The type of equipment used by New Zealand scientists to sample marine sediment depends on the needs of the survey and the nature of the seabed. Dredges are used to collect rock and gravel, while corers and grabs recover sand and mud. These devices are normally operated from ships, such as the Tangaroa, owned by the National Institute for Water and Atmospheric research. In very shallow waters, divers can collect samples with hand-held corers.
Dredges and grabs
Dredges are large metal buckets and cages that are dragged by a steel wire across rough, hard areas of the sea floor. They are used on fields of manganese nodules and underwater volcanoes.
Grabs have jaws that close when they hit the sea floor, and are useful for recovering muddy material.
Corers and drills
Corers are used to extract a core – a cylindrical sample of sediment. Corers consist of a square or round barrel up to 50 metres long. A heavy weight rests on the barrel, pushing it into the sediment. These are known as gravity corers. Some have a piston inside the barrel to create a vacuum that assists entry into the seabed.

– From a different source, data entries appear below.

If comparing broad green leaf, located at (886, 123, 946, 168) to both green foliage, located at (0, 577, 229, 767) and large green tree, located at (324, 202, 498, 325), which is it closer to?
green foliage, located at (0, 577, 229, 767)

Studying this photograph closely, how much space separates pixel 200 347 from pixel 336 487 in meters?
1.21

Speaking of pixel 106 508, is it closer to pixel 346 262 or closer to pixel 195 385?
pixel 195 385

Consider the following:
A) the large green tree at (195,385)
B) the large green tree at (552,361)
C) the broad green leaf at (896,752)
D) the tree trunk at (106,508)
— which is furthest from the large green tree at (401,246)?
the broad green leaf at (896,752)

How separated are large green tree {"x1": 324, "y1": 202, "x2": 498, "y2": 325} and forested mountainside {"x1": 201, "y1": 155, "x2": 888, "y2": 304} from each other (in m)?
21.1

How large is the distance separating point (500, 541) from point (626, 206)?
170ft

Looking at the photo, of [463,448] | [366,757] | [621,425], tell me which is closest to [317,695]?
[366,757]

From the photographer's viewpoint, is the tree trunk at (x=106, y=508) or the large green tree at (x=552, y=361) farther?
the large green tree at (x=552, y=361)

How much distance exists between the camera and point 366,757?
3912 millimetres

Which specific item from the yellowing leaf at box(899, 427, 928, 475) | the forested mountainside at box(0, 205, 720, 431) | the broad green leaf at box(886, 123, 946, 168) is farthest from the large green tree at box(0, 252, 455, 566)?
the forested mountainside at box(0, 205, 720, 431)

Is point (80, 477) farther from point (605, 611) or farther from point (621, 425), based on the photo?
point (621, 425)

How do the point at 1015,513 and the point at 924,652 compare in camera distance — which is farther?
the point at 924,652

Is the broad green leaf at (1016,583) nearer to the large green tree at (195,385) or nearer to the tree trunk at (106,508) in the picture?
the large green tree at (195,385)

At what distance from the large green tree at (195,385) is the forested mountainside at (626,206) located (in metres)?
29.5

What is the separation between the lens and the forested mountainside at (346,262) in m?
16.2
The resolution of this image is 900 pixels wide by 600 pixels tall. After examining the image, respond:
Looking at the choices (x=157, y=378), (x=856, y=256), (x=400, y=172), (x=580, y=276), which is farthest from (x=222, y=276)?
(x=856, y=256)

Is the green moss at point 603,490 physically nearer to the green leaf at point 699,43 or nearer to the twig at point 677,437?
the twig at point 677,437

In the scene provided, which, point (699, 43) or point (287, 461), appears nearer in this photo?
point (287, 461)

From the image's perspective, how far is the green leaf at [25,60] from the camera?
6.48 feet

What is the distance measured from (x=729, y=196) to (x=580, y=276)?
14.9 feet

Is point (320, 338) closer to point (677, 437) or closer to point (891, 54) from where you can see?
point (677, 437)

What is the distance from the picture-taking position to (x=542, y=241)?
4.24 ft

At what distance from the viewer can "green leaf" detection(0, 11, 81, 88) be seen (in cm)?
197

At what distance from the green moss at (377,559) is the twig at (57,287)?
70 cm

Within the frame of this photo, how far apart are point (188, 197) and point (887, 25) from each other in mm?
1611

This technique enables longer cores than those collected by simple gravity. Some corers have a door that snaps shut to hold in the sediment while the barrel is withdrawn from the seabed.
Hydraulic drilling techniques are used in the deep ocean to obtain very long core samples. Submersibles and remotely operated vehicles are also used.
The seabed, and the plants and animals that live there, can be filmed from survey vessels. Instruments known as benthic landers or tripods can be placed on the sea floor and remotely operated by computers, to make long-term observations.